Ivan Cepeda Akui Kekalahan di Pilkada Kolombia, Pastikan Kemenangan Kandidat Sayap Kanan

Kandidat presiden Ivan Cepeda akhirnya mengakui kekalahnnya dari lawannya, Abelardo de la Espriella.

Diterbitkan pada 24 Jun 202624 Jun 2026

Bogota, Kolombia – Kandidat presiden Kolombia, Ivan Cepeda, secara resmi mengakui kekalahan dari politikus populis sayap kanan garis keras, Abelardo de la Espriella, pagi ini menyusul putaran kedua yang sangat ketat.

Meskipun Cepeda telah mengakui legitimasi hasil sementara pada hari Minggu, yang memberikan de la Espriella keunggulan kurang dari 1 persen, ia menyatakan akan menunggu penghitungan suara final yang mengikat secara hukum, yang dikenal sebagai *scrutiny*, sebelum menerima kekalahan.

“Saya telah memutuskan untuk menerima hasil dari proses ini, yang menunjukkan bahwa Abelardo de la Espriella adalah presiden baru Republik,” ujar Cepeda dalam pidato yang **distrim** langsung pada Rabu.

Meskipun proses verifikasi suara belum sepenuhnya selesai, Badan Registrasi Nasional, yang mengawasi pemilu, mengatakan kemarin bahwa penghitungan suara sementara pada hari Minggu adalah “99,997 persen” akurat setelah direvisi oleh hakim di tingkat kotamadya.

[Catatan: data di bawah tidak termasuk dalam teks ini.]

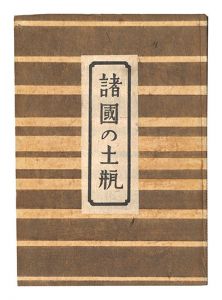 諸国の土瓶　／　柳宗悦著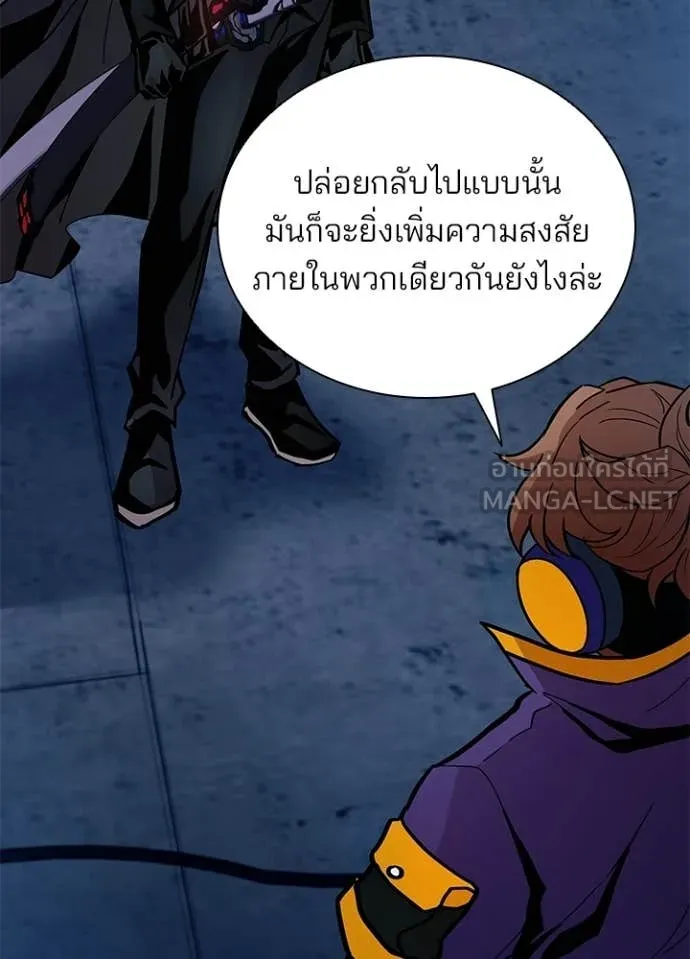Villain to Kill ตอนที่ 224 page 27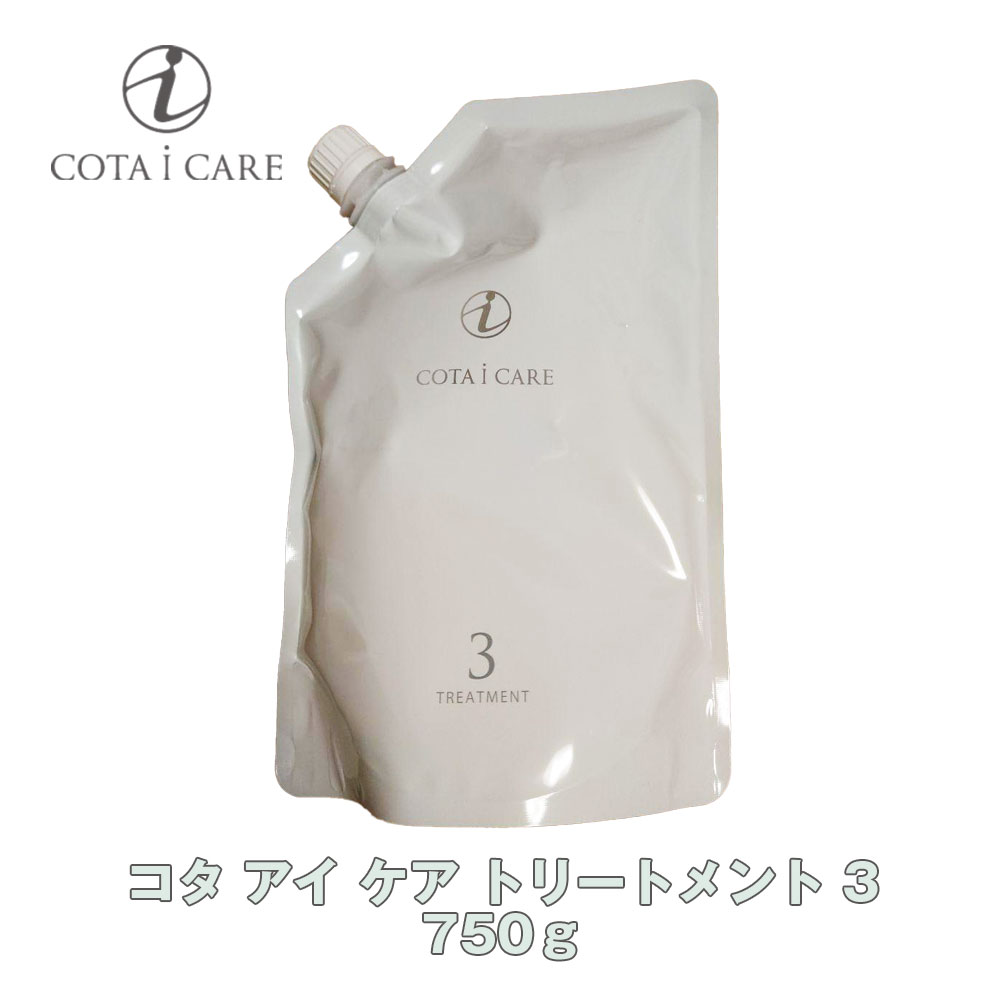 コタ アイケア COTA i CARE 人気 トリートメント3 750g レフィル
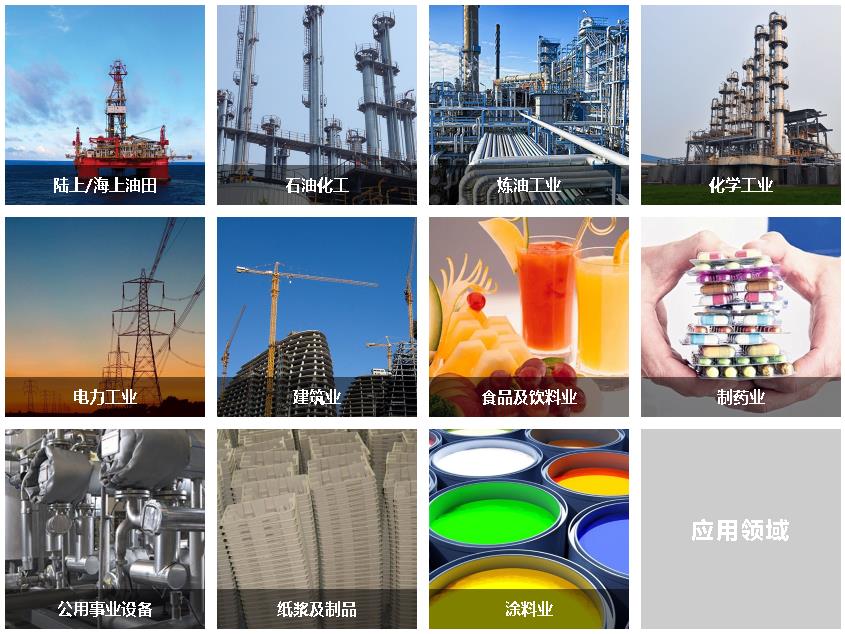 電伴熱應用行業(yè) 電伴熱應用行業(yè)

Suara kini harus diverifikasi di tingkat departemen dan nasional.

Terdapat keraguan di kubu Cepeda mengenai legitimasi proses pemungutan suara, dengan Presiden Gustavo Petro – yang terlibat erat dalam kampanye kandidat sayap kiri tersebut – secara terbuka menuduh adanya kecurangan dan campur tangan asing sebelum dan sesudah pemilu.

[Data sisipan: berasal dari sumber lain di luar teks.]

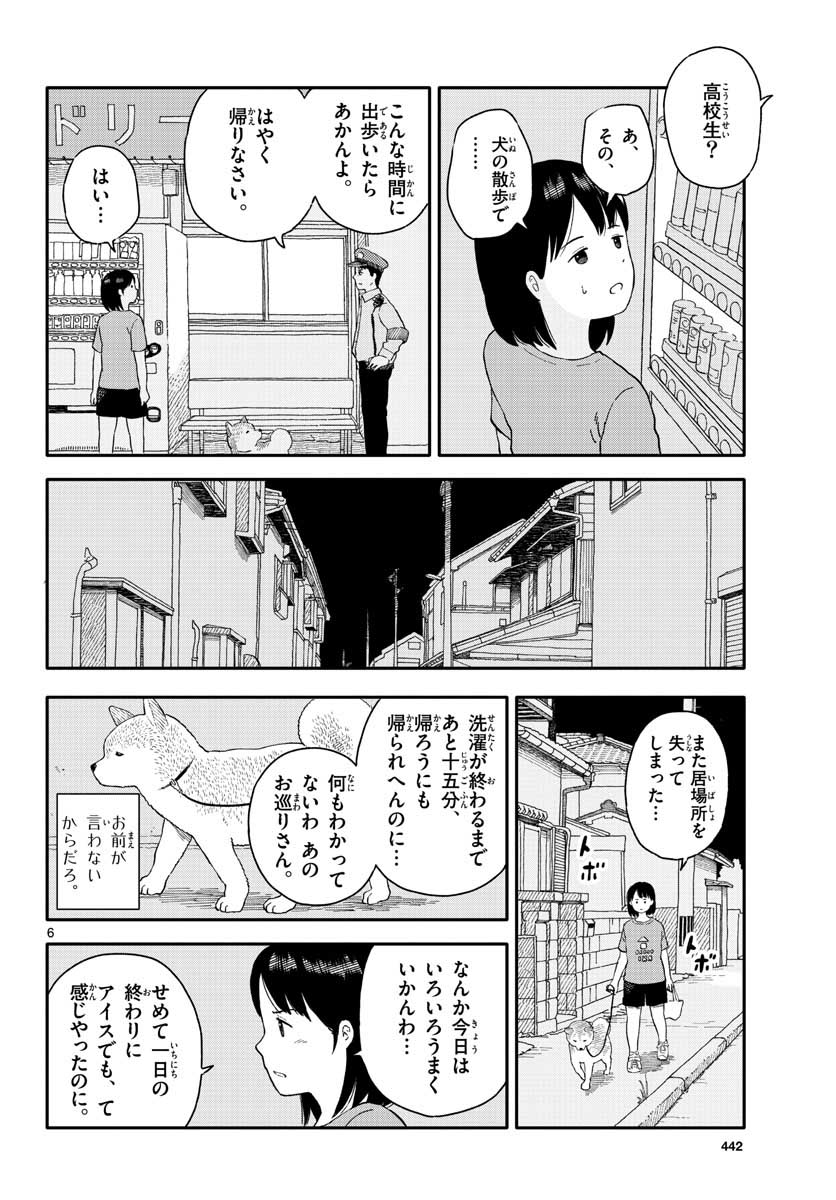 Kyou no Sanponta Chapter 19 6ページ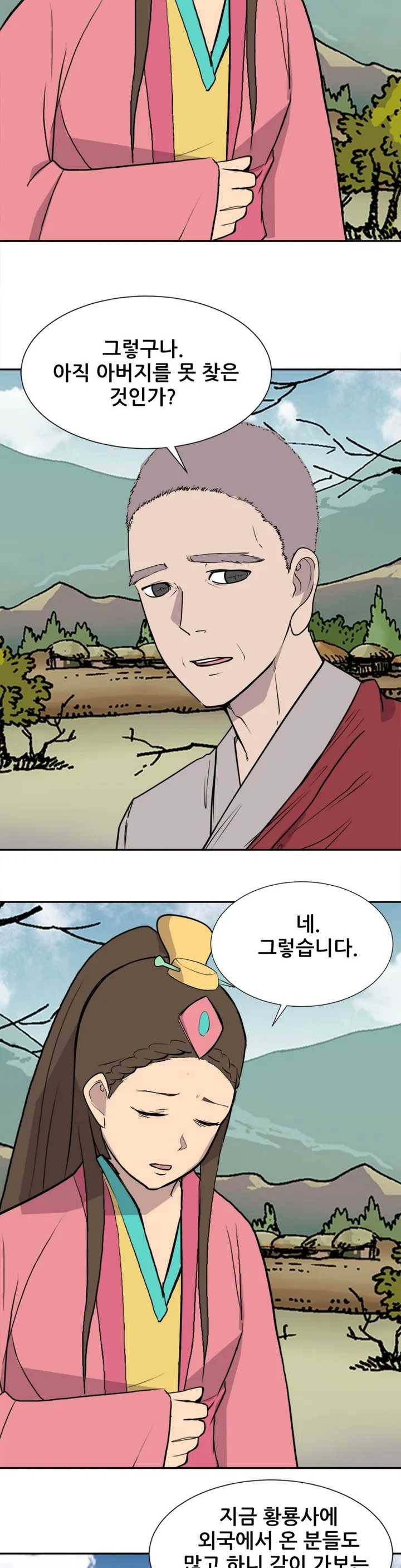 한여름 밤의 꿈 8화 4
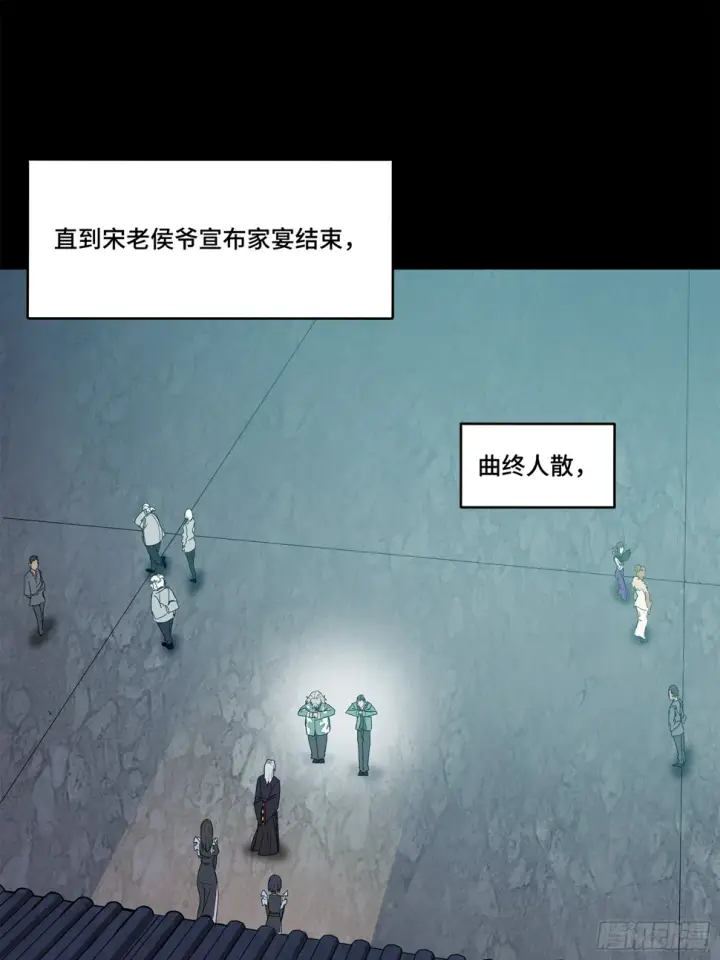 《星甲魂将传》106 我孔争愿做云祥少爷的狗图71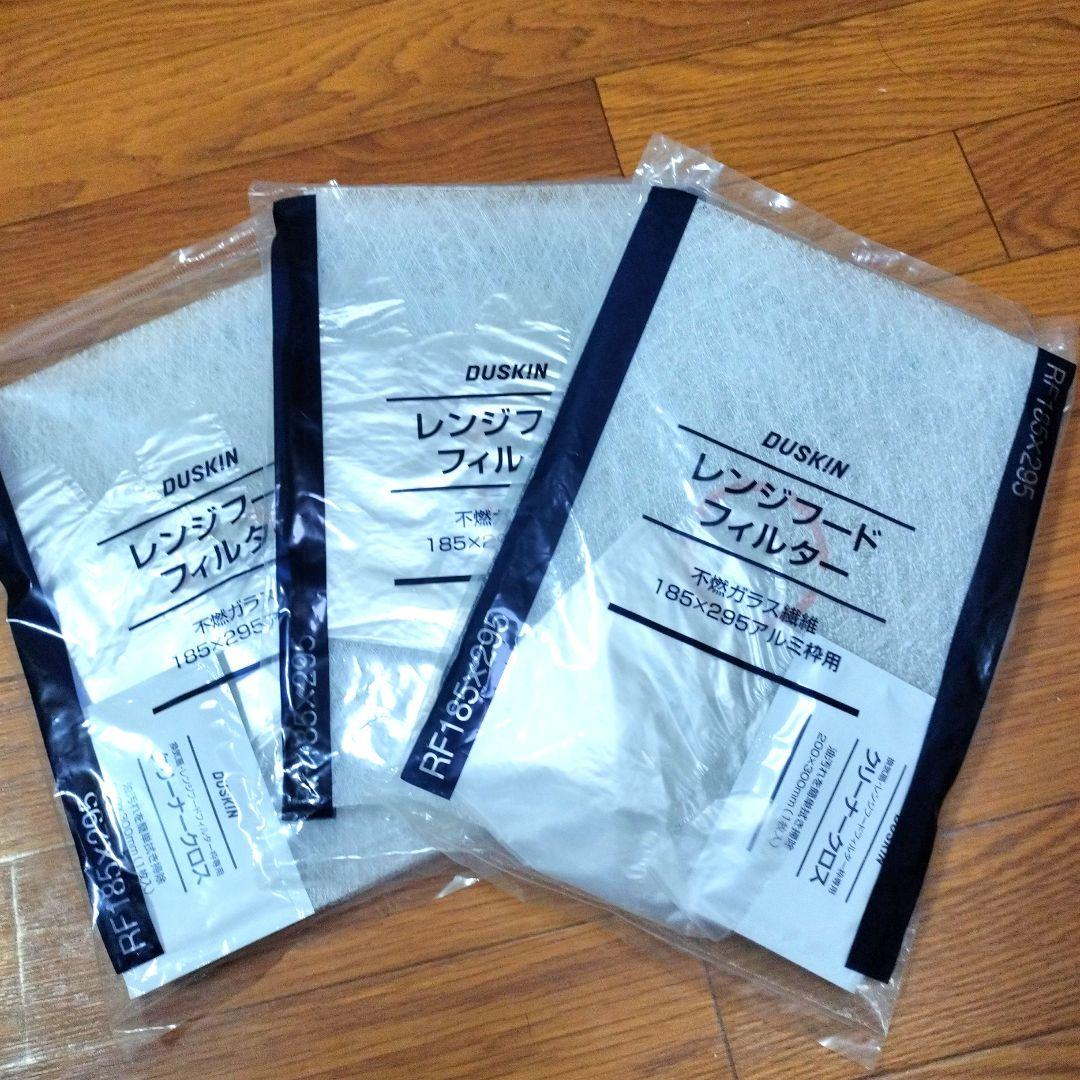 ✽週末お値下げ中✽ダスキンレンジフードフィルター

“Manipulasi elektoral telah terbukti; Saya tidak bisa mengatakan dengan pasti bahwa apa yang terungkap menjamin kemenangan elektoral [bagi Cepeda], tapi itu adalah fakta,” tulis Petro pada Senin.

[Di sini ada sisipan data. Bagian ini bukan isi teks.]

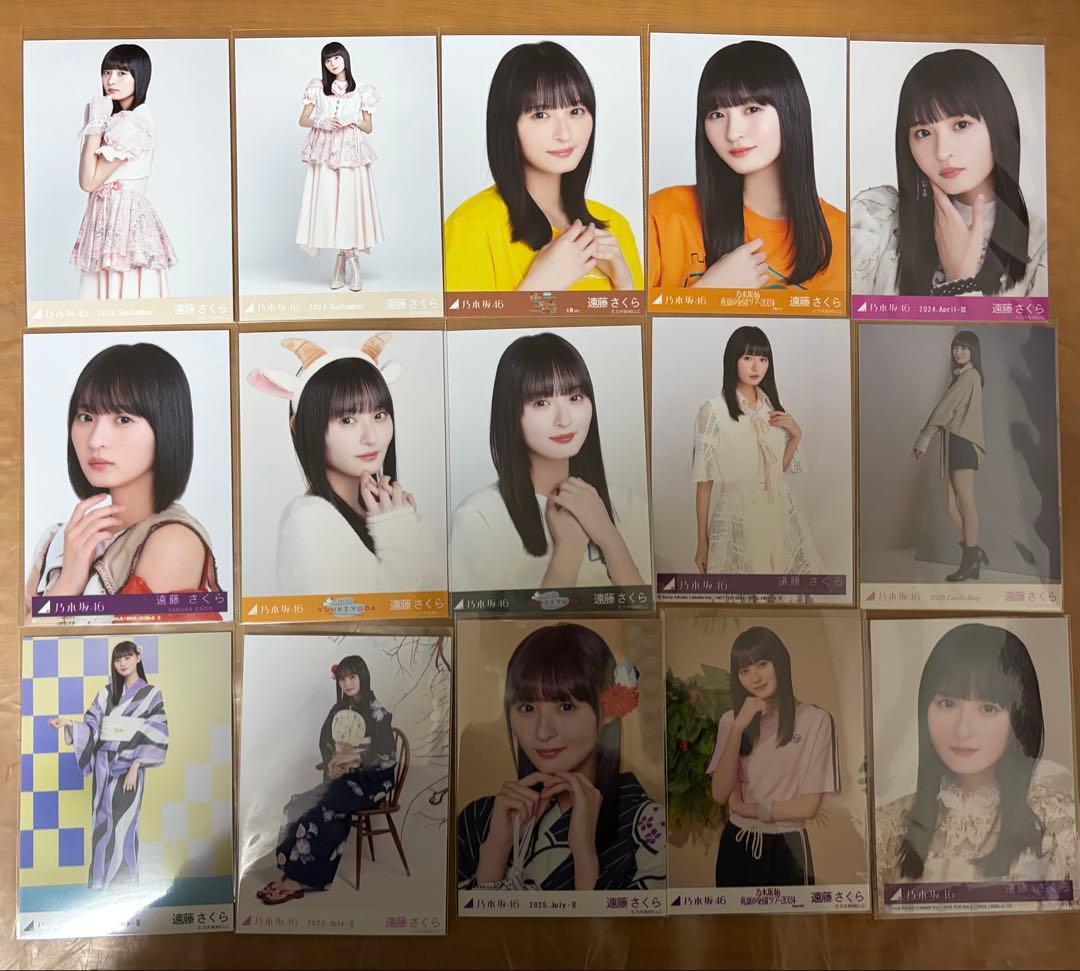 乃木坂46 遠藤さくら生写真 まとめ売り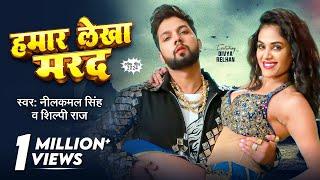 #Video | #नीलकमल सिंह | हमार लेखा मरद | #Neelkamal Singh,#Shilpi Raj | #Divya Ralhan | Bhojpuri Song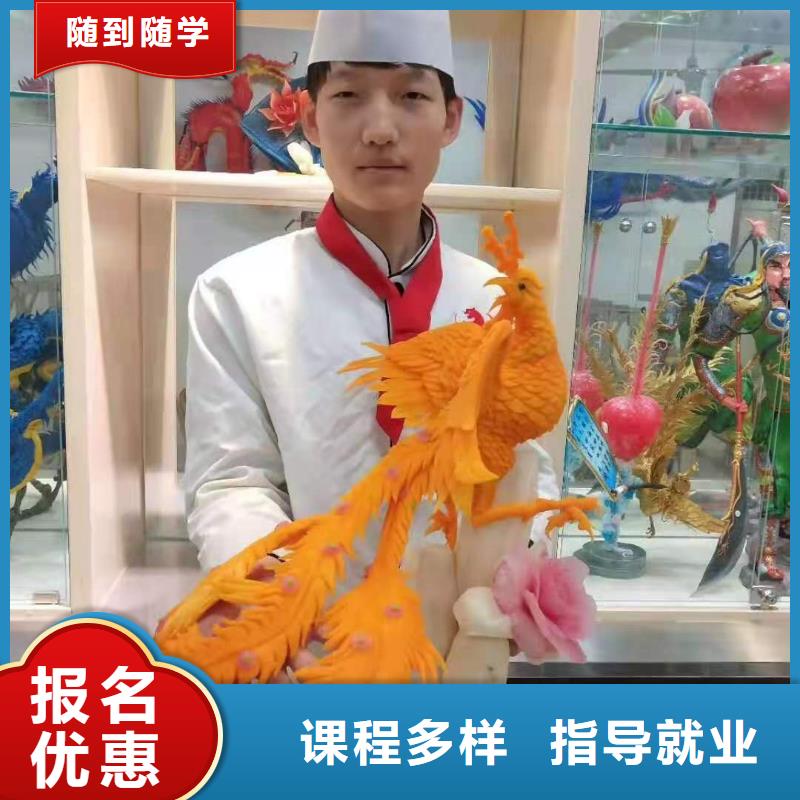 万全厨师培训技校什么技校常年招生学费多少钱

Selama berbulan-bulan, presiden telah memperingatkan tentang kerentanan dalam perangkat lunak penghitungan suara dan bentrok dengan Badan Registrasi Nasional.

Ketidakpercayaan presiden sebagian besar didasarkan pada pemilu legislatif 2022, di mana koalisi Pakta Historiografinya berhasil meraup kembali sekitar setengah juta suara setelah penghitungan suara yang diawasi secara ketat.

MEMBACA  Fandom gelap di balik tersangka pembunuhan CEO Luigi Mangione

Kenangan baru dari pemungutan suara tersebut membuat Petro dan banyak *Cepedistas* (pendukung Cepeda) percaya bahwa selisih sekitar 250.000 suara antara Cepeda dan de la Espriella pada hari Minggu dapat dibalik.

Tapi Badan Registrasi Nasional mencatat akurasi tinggi dalam penghitungan awal untuk pemilu legislatif Maret dan putaran pertama pemilihan presiden pada 31 Mei.

Petro juga mengatakan bahwa campur tangan Washington dalam pemilu ini merusak hasil akhir karena Presiden Donald Trump telah mendukung Abelardo, sebuah langkah yang memutuskan tradisi.

“Intervensi langsung Presiden Donald Trump meniadakan pemilihan di Kolombia,” tulis Petro di media sosial X kemarin.

Tapi pengakuan kekalahan Cepeda tampaknya menjauhkannya dari presiden, yang mendirikan gerakan Pakta Historis.

“Ini mengindikasikan adanya semacam perpecahan antara Petro dan Cepeda. Sementara masa jabatan Petro akan segera berakhir, Cepeda kemungkinan akan menjadi pemimpin oposisi,” kata Sergio Guzman, direktur konsultan risiko politik Kolombia Risk Analysis.

Cepeda, yang kini diperkirakan akan memimpin partai Pakta Historis di Senat, menekankan nada rekonsiliatif dalam pidatonya pagi ini: “Saya melakukan ini sebagai tindakan tanggung jawab demokratis, untuk berkontribusi pada keharmonisan, perdamaian, dan dialog antar warga Kolombia.”